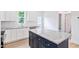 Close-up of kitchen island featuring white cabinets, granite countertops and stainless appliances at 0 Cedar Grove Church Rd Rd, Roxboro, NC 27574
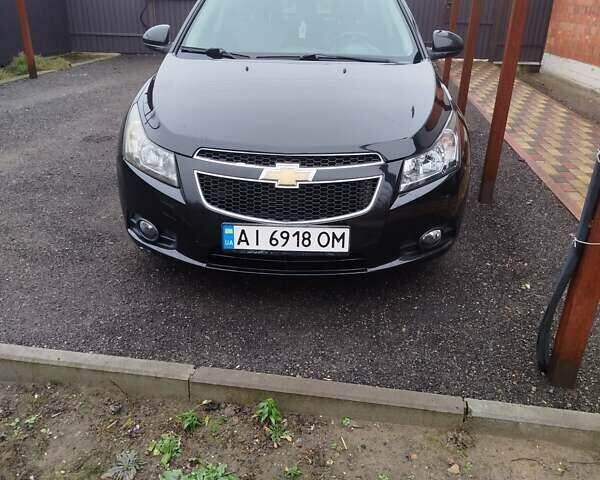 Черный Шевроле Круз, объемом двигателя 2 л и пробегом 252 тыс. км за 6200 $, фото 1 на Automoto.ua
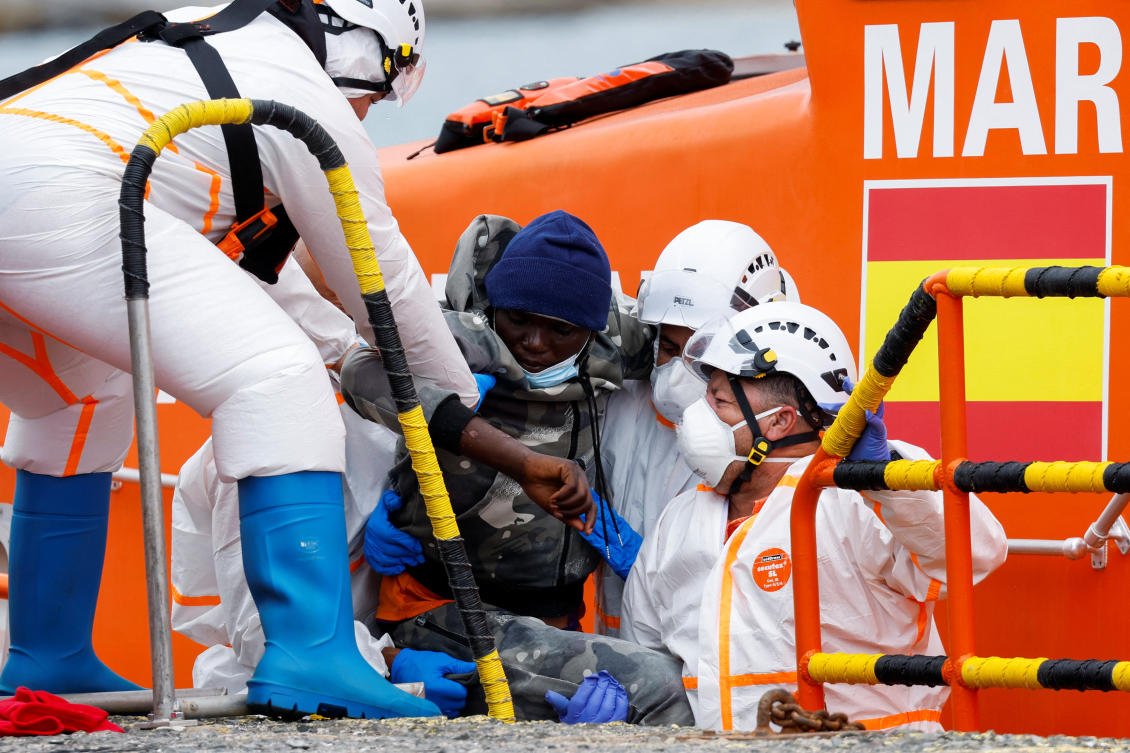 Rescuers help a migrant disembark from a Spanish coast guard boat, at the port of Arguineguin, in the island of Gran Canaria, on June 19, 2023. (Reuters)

---

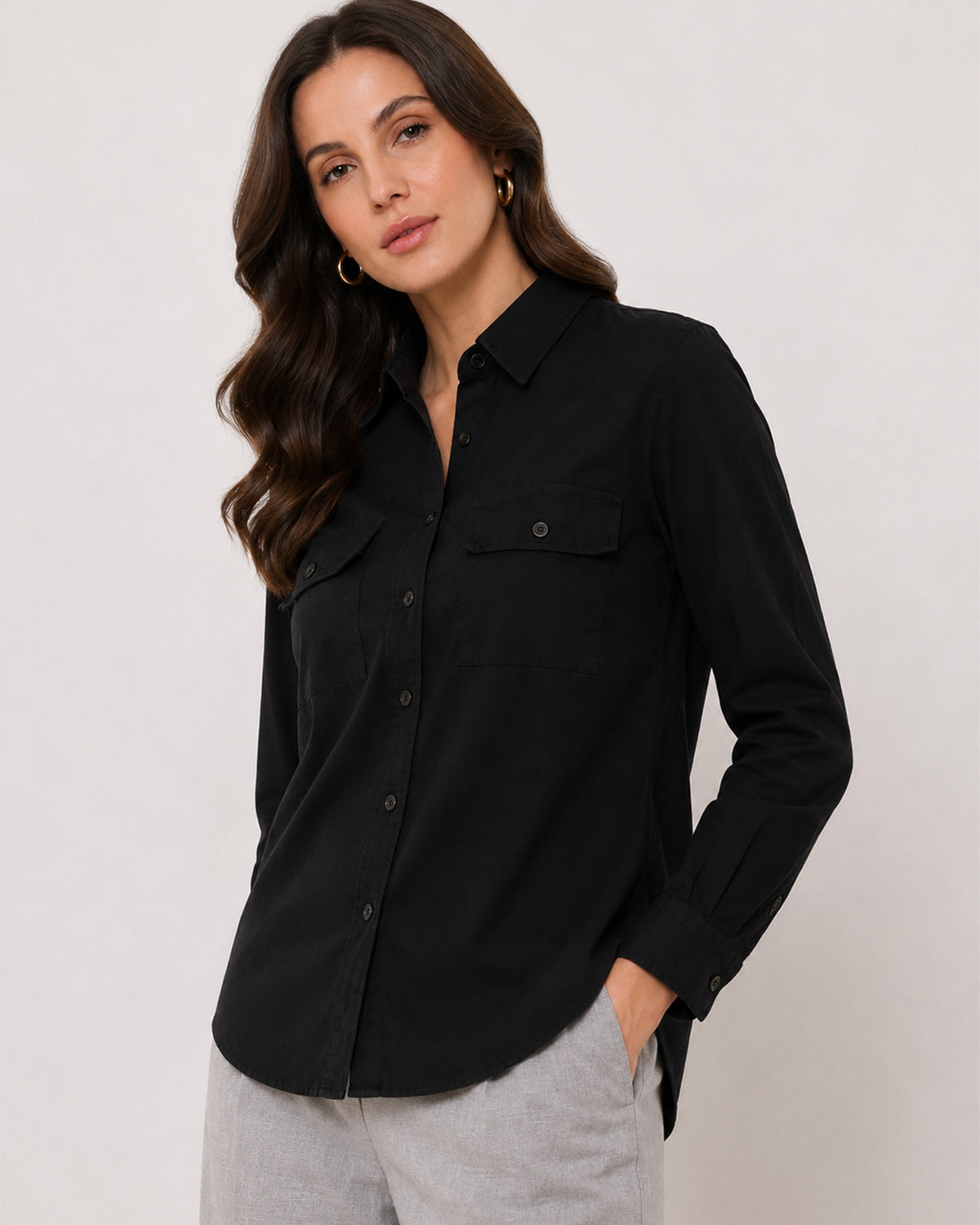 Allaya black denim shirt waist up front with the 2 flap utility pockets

* * *

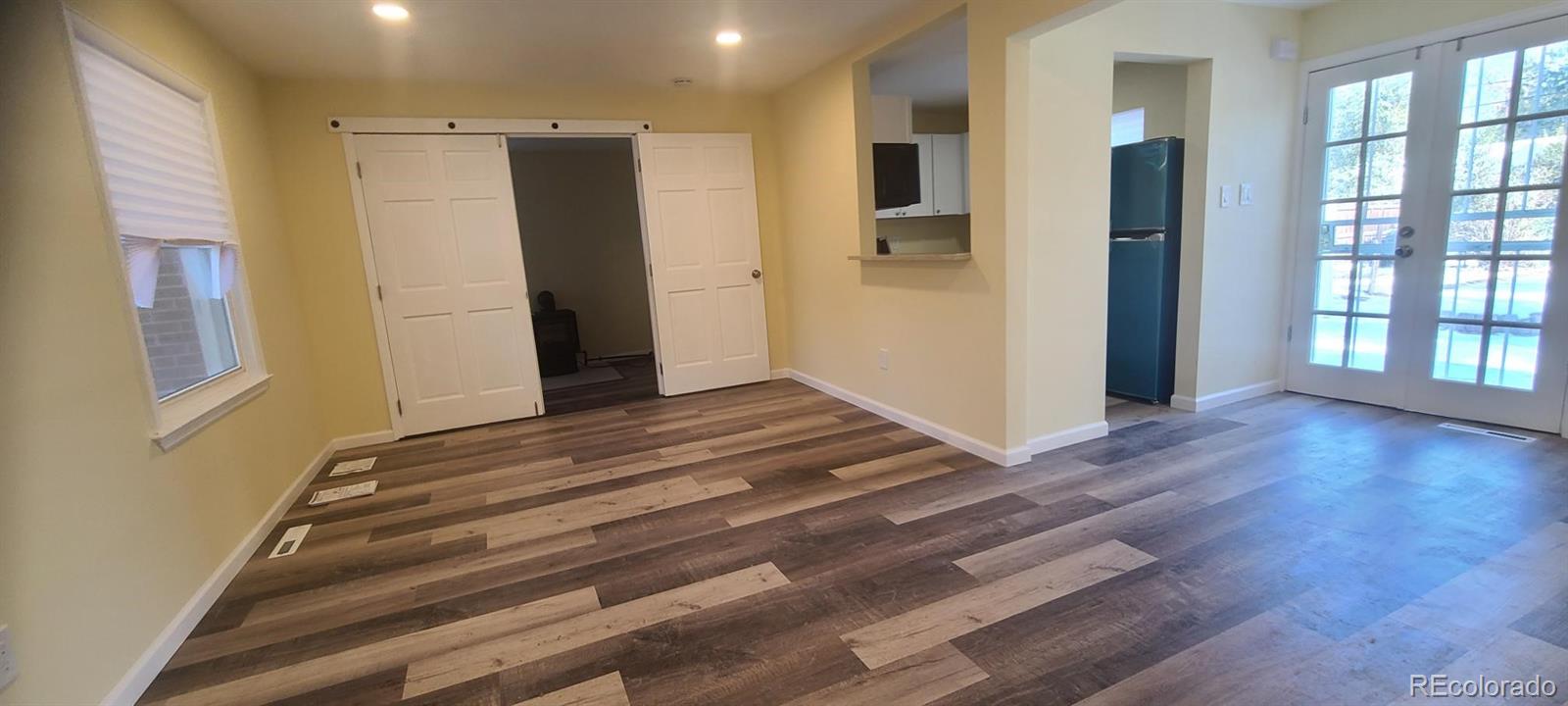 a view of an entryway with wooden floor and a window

## Instructions to follow
Reproduce the listing above only between the lines holding "Черный Шевроле Круз, объемом" and "Rescuers help a", inclusive. Every line must match exactly, and pictures are dropped.

## Your solution
 Черный Шевроле Круз, объемом двигателя 2 л и пробегом 252 тыс. км за 6200 $, фото 1 на Automoto.ua
 Rescuers help a migrant disembark from a Spanish coast guard boat, at the port of Arguineguin, in the island of Gran Canaria, on June 19, 2023. (Reuters)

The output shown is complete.